There is provided condition.For the effective ways that potential safety hazard in guarding network is studied in this countries in the world with refusing surplus energy.
From the beginning of 1996, information security expert begins to that internet attack mode is concluded and summarized, it is intended to from
Higher level understands network attack.And be then by Department of Homeland Security of the U.S. (United what is among these, be widely recognized as
States Department of Homeland Security, DHS) support CAPEC (Common AttackPattern
Enumeration and Classification) project.In CAPEC, each attack mode is designated unique ID, and
There is provided following information:(platform for such as relying on and software version are attacked for attack mode description, attack step, precondition
It is front need meet technical conditions), postcondition (such as attack after obtain administrator right), attack instance, correlation CWE
(Common Weakness Enumeration) fragility and CVE (Common Vulnerabilities and
Exposures) leak etc..CAPEC not only elaborates the detail of network attack mode, also indicate it with CWE, CVE it
Between contact.CWE is the fragility set in a description software.For each fragility, it provides following information:It is crisp
The CVE leaks of weak property description, applicable platform, result, example and the correlation for causing.One CWE fragility correspond to many
Individual related CVE leaks.
Parallel leak (Parallel Vulnerabilities) according to the present invention, refers to attack basis with identical
Condition, the leak combination that identical attack purpose and effect can be reached but difference attack paths are utilized.In brief, parallel leak
Using the method for multipath come analytical attack possibly also with approach, so as to improve probability and the covering of successful defending against network attacks
Rate.
Have close ties with parallel leak is then attack graph:Attack graph is described from the visual angle of attacker or defender
How the purpose attacked or take precautions against is reached using leak present in system;System administration can they be by attacking graph evaluation
The security of system, and determine to take that what kind of remedial measure is taken precautions against.Parallel leak is just derived from same in attack graph
Branch parallel relation between starting point and end point, for finding that these have the leak of concurrency relation to combine, can find one
Make up other parallel leaks when leak is utilized rapidly, be easy in time to corresponding leak patch installing, and then make up whole network
Fragility, with higher cyber-defence using value.

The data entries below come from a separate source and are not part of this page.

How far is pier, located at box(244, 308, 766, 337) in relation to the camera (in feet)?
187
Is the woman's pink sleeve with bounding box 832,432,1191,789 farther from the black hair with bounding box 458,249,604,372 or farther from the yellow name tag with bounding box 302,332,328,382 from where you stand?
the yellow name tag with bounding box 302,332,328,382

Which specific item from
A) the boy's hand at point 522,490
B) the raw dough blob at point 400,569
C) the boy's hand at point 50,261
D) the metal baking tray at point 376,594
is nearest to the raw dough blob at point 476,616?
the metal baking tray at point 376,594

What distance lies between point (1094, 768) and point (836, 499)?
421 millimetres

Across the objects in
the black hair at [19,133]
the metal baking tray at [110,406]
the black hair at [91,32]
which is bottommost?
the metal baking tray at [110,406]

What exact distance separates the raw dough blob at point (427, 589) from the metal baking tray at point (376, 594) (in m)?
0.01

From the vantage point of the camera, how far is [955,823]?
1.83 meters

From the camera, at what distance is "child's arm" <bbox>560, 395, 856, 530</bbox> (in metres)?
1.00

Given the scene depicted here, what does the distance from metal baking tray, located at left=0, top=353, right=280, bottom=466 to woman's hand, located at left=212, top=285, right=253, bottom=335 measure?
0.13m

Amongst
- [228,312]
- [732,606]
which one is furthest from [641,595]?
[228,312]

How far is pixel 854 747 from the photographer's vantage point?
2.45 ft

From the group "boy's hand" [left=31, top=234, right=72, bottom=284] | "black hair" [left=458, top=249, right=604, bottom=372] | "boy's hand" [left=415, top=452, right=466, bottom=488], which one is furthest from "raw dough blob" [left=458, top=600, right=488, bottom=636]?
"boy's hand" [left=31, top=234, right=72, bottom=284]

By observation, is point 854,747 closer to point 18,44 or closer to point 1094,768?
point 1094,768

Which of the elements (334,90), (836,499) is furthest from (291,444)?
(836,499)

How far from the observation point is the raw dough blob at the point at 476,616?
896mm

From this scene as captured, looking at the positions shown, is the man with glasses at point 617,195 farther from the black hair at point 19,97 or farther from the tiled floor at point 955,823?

The content of the invention
It is an object of the present invention to be based on information bank of increasing income, extract and associate under same attack mode fragility CWE, then from
Fragility CWE is associated with leak CVE, then by text mining and natural language processing technique, excavates parallel leak, thus
With higher cyber-defence using value.
The technical scheme is that:
A kind of parallel bug excavation method based on increase income storehouse and text mining, step includes:
1. data acquisition and pretreatment:
A) original aggressor pattern information, vulnerability information and vulnerability information are obtained from storehouse of increasing income
B) the storehouse information data of increasing income to obtaining carries out data scrubbing, including Uniform data format, data purification, filling lack
Lose attribute and remove noise data
C) data after cleaning are set up with data acquisition system, and forms the mapping for being identified to non-structured text information, formed
Three set Pattern { p1,p2,…,pn, Weak { w1,w2,…,wm, Vulnerability { v1,v2,…,vs}.Wherein pi
Represent an attack mode, wiRepresent a fragility, viRepresent a leak.
2. mapping relations and leak set are extracted
Parse attack mode piTo fragility wiMapping relations (one-to-many), fragility wiTo leak viMapping close
System's (one-to-many), then forms attack mode piTo leak viMapping relations, so as to huge vulnerability database be attacked according to some
Blow mode is concluded to different leak set.
3. the text description information of pair leak carries out mathematical modeling
A) the text description information of leak is extracted, participle is carried out, stem is extracted, text is carried out to description according to feature dictionary
Vectorization, is represented by Di=(w1,i,w2,i,w3,i,…,wn,i), wherein wn,iRepresent entry n in document DiIn quantitative index table
Show.
B) TF/IDF (word frequency/frequency of the falling document) value of document word is calculated according to the description information of text vector, and then
Document is represented by di=(w1,i,w2,i,w3,i,…,wn,i), wherein wn,iRepresent entry n in document diIn TF/IDF weighting
Value.
4. the leak of the leak set extracted in pair step 2, the precondition, postcondition and threshold according to attack mode
Value is screened, and obtains the set of parallel leak combination
Parrallel{(vi,vj)|i≠j,vi∈vulnerability}
A) according to the parallel leak training set of artificial mark, the threshold value of the cosine similar value of the parallel leak of calculating (be shown in by method
Step 4-a) and CVSS assessment fraction Euclidean distance threshold value
B) in the leak set that obtains in step 2, according to the leak vector information got in step 3, corresponding to
The precondition and postcondition of attack mode calculates respectively the cosine similar value (method is shown in step 4-a) of two leaks
C) according to the cosine similar value and the Euclidean distance for assessing fraction of CVSS of two leaks, by two each
Leak from threshold range is determined as parallel leak.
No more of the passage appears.